Rehearing Denied September 9, 1996.

*1314 George A. Vaka of Fowler, White, Gillen, Boggs, Villareal & Banker, P.A., Tampa, for Appellant.

Lee D. Gunn, IV, and Kelly K. Griffin of Gunn, Ogden & Sullivan, P.A., Tampa, for Appellees, Jason K. Almerico and The Phoenix Insurance Company.

SCHOONOVER, Judge.

The appellant, RLI Insurance Company, challenges a final summary judgment entered against it and in favor of the appellees, Jason K. Almerico and The Phoenix Insurance Company. We reverse.

This action arose out of an automobile accident which occurred on February 4, 1990. At the time of the accident, Daron Collado, age eighteen, was driving a 1989 Honda motor vehicle owned by his parents, Donald and Grace Collado. As a result of the accident, one of the passengers in the Collado automobile was killed and two other passengers, including the appellee, Jason K. Almerico, were seriously injured.

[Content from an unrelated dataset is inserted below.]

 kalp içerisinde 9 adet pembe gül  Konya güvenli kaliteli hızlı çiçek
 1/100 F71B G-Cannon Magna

The appellant, who had issued an umbrella policy to Donald Collado, filed a declaratory judgment action against the Collados and their primary liability insurer, American Mutual Fire Insurance Company. The appellant alleged that the application for the policy that was issued required the applicants to list all drivers in their household under the age of twenty-six and if there were any, to list all vehicles that were owned or leased by the members of the household. The application stated that there were no drivers in the household that were less than twenty-six years of age and did not list all of the vehicles owned by the Collados, specifically a Mazda RX-7. The appellant also alleged that pursuant to its underwriting guidelines it would not issue an umbrella policy to any household having either a youthful driver or a high performance automobile and because the application in this case contained material misrepresentations, omissions or incorrect statements in that regard, it was entitled to rescind the policy.

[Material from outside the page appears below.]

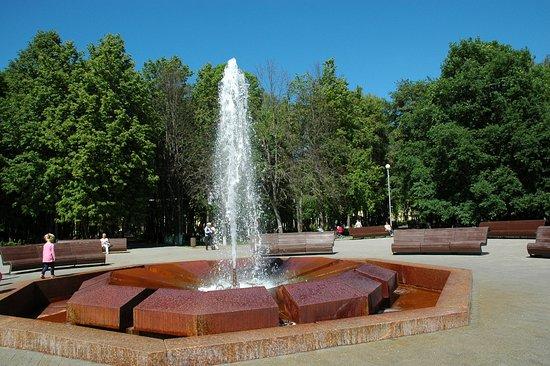 Resort Park Staraya Russa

In their answer to the appellant's complaint, the Collados filed affirmative defenses claiming that the appellant was estopped from denying coverage because the application was prepared by the appellant's agent, J.R. Pliego. They also claimed that since the appellant was in possession of a copy of the underlying policy which listed a 1987 Cadillac, a 1989 Honda, and a Mazda RX-7 as insured vehicles, it had actual knowledge of the number and type of vehicles owned by the Collados and knew that eighteen year old Daron was a resident of the household.

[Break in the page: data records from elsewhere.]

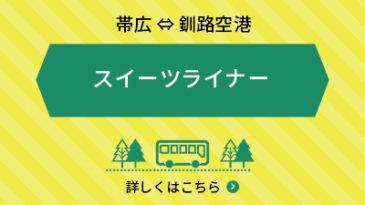 【8/1運行開始!】スイーツライナー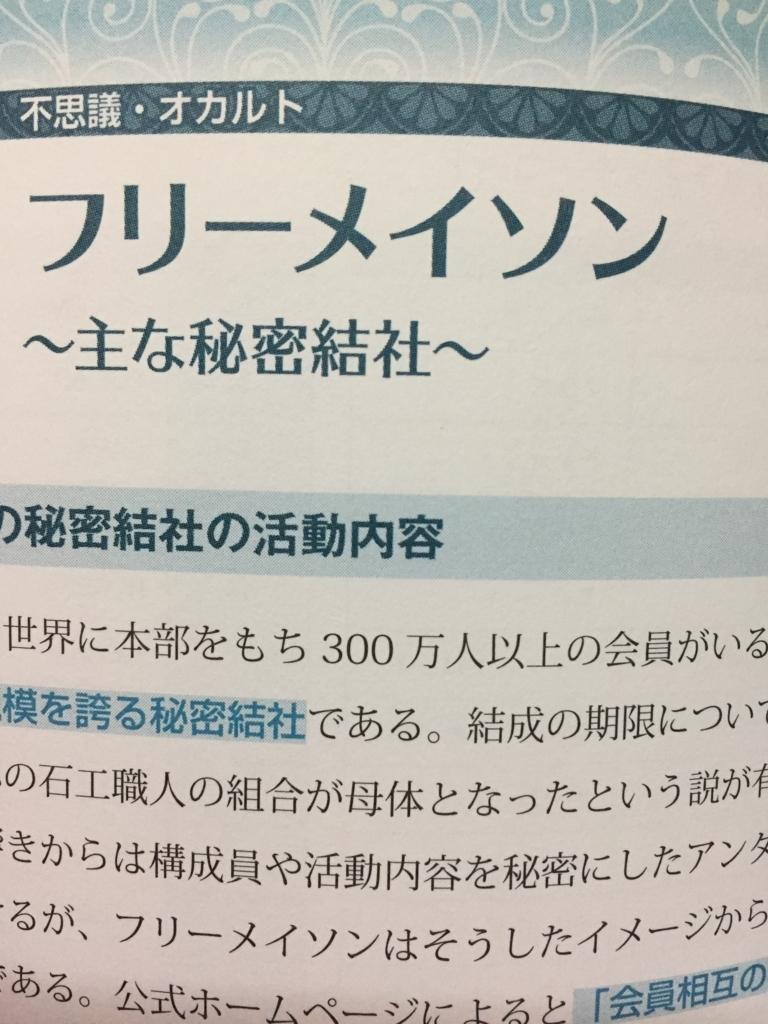f:id:tori-tori-pon:20170814230429j:plain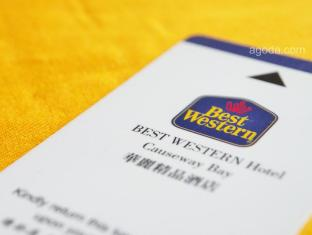 Best Western Hotel Causeway Bay Hongkong - soba za goste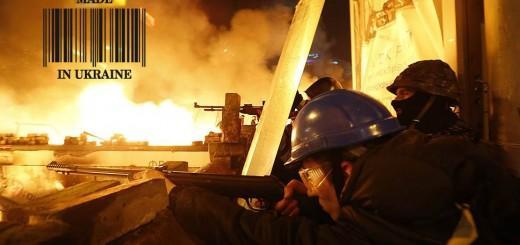 Новая Украина. Какой она будет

As the case progressed, appellee Jason Almerico and appellee The Phoenix Insurance Company, which provided UM benefits to Jason Almerico, were allowed to intervene in the action because of a settlement that they had entered into with the Collados. The settlement resulted in a stipulated judgment which made the appellees judgment creditors and express assignees of the Collados.

After their motion to intervene was granted, appellees Almerico and Phoenix filed an answer and an affirmative defense alleging that appellant was estopped from asserting the omissions in the application. The appellees also filed a counterclaim which alleged the application for insurance was completed by the appellant's statutory and/or apparent agent (count I), breach of contract (count II), bad faith (count III), and negligence (count IV).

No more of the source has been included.